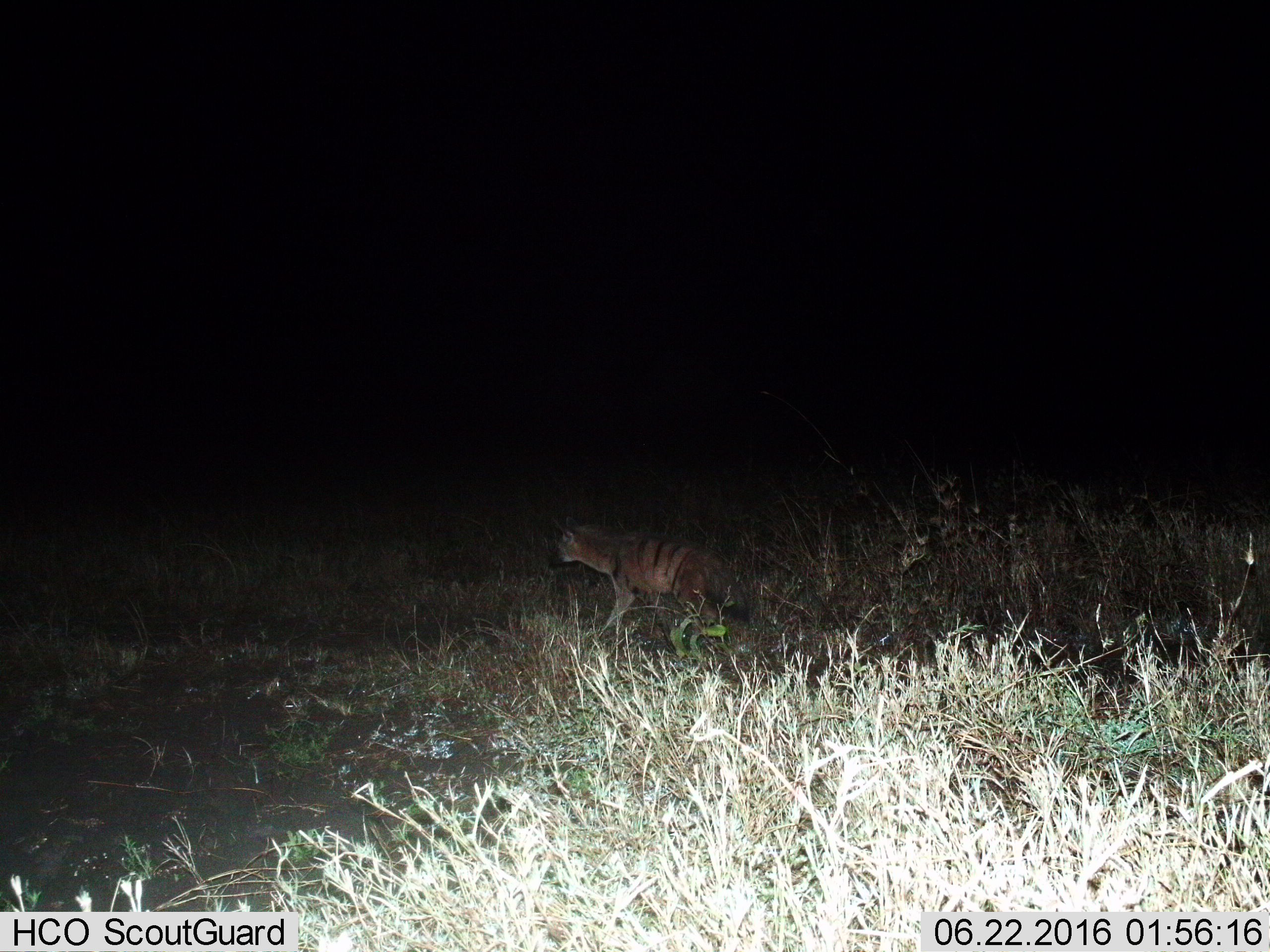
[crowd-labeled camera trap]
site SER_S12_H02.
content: unidentified animal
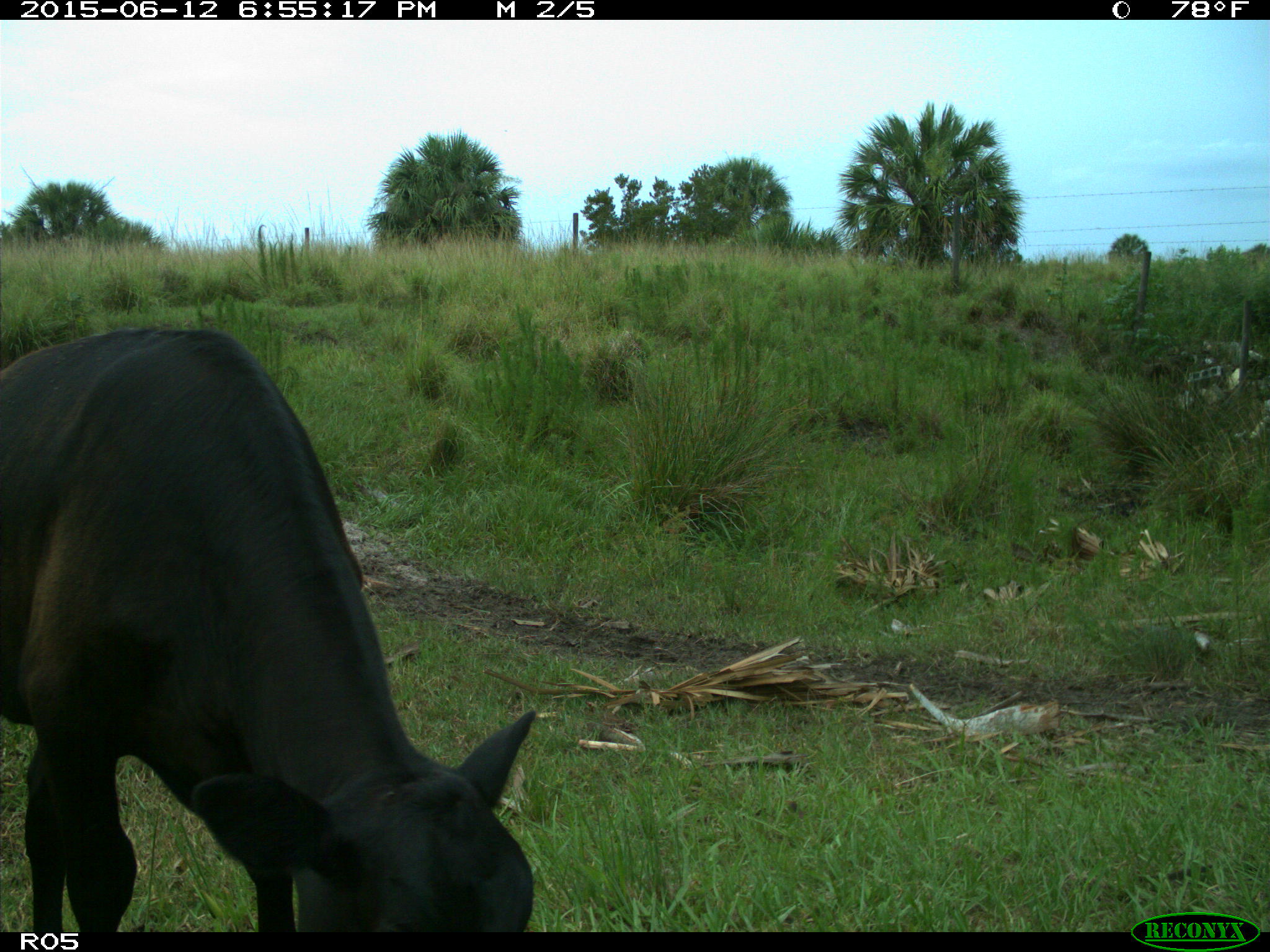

########################################

#### Exercise description
Except for the pictures, print the data above exactly.

#### Expected answer
[crowd-labeled camera trap]
site SER_S12_H02.
content: unidentified animal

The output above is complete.